The marinated olives.
It is funny. I do not remember the party as much, but I remember we went to the tiny restaurant not far from the venue after. We left as a group because it closed and we were hungry — there were only drinks at the party. I did not know half of the people who spilled across two of the tiny tables with me, but we were all starving.
The olives were complimentary, along with bread. I like appetizer olives. I think I was in the part of the group that wanted them for the table to share. I picked up one with a toothpick, and I was transported. Pizza was my main entree, it was delicious, but I never ordered it again from the restaurant.
But I always got the olives. And the bread so I could dip it in the marinated olive oil.
They were beautiful, all colors — green, red, and not quite brown. Along with the olives was marinated garlic that was perfect — not too hard and not too soft. Red pepper flakes, which I also love and are ubiquitous whether I eat at home or dine out. Lemon zest was flaked over them like sea salt usually would be. The combination of citrus and garlic was intoxicating. I felt ashamed that I might have eaten more than my share of the olives, but I could not stop popping them into my mouth.
I always asked for more bread, too — because I could not possibly let even a drop of that marinated olive oil go to waste. My friend once let me bring home — was it the second-order of olives? — because we devoured the first one so quickly. They were in my fridge for a few days, and I ate each one like it was precious. A few at a time, I’d pop one or two into my mouth and then close the to-go container back.
Those were the very specific olives I was thinking about when Gen and Duncan were at the bar. I imagined dim magenta-hued lighting, sitting on a stool and nibbling at whatever was in the tiny dishes there. Potato chips, pretzels, nuts, and olives, but never like those from that restaurant.

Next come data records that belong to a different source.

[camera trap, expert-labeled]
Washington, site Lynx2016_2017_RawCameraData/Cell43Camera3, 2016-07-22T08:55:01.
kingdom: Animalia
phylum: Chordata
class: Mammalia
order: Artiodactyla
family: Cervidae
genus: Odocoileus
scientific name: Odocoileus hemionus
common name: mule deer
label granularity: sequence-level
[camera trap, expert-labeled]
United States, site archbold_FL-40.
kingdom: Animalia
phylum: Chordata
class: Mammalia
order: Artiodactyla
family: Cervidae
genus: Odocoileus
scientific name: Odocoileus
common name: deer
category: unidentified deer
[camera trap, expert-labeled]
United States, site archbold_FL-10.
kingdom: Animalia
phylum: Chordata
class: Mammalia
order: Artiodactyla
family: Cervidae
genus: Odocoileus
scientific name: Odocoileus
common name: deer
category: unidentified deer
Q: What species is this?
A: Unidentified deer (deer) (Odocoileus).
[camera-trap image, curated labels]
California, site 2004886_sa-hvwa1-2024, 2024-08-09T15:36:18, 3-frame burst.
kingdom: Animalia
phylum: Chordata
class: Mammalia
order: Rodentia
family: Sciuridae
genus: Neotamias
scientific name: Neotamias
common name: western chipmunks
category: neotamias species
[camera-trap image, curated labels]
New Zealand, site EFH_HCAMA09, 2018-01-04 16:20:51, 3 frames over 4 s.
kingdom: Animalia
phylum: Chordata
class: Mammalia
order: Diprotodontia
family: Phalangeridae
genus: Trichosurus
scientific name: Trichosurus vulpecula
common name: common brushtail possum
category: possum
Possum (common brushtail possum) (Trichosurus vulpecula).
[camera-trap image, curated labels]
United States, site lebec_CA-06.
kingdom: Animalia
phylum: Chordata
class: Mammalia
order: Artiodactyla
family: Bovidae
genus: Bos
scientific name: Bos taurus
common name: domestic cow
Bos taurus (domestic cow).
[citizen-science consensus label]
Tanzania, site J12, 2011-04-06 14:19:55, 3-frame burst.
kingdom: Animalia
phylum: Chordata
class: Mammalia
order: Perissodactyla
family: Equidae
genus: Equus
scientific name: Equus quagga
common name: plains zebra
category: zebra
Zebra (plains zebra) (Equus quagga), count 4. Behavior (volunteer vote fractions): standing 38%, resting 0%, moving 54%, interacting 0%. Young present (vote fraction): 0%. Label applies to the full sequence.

That is why it is fiction.
There is a bit of me in everything I write; how could there not be? I am writing the story. But sometimes it is something so small.
Like an olive.
This is what inspired me when I was writing Olives. When I started this publication, I wanted to write small nonfiction pieces, and it was not until I wrote Olives that I discovered how I want them to be. I will not write one of these for every story, but I will write more.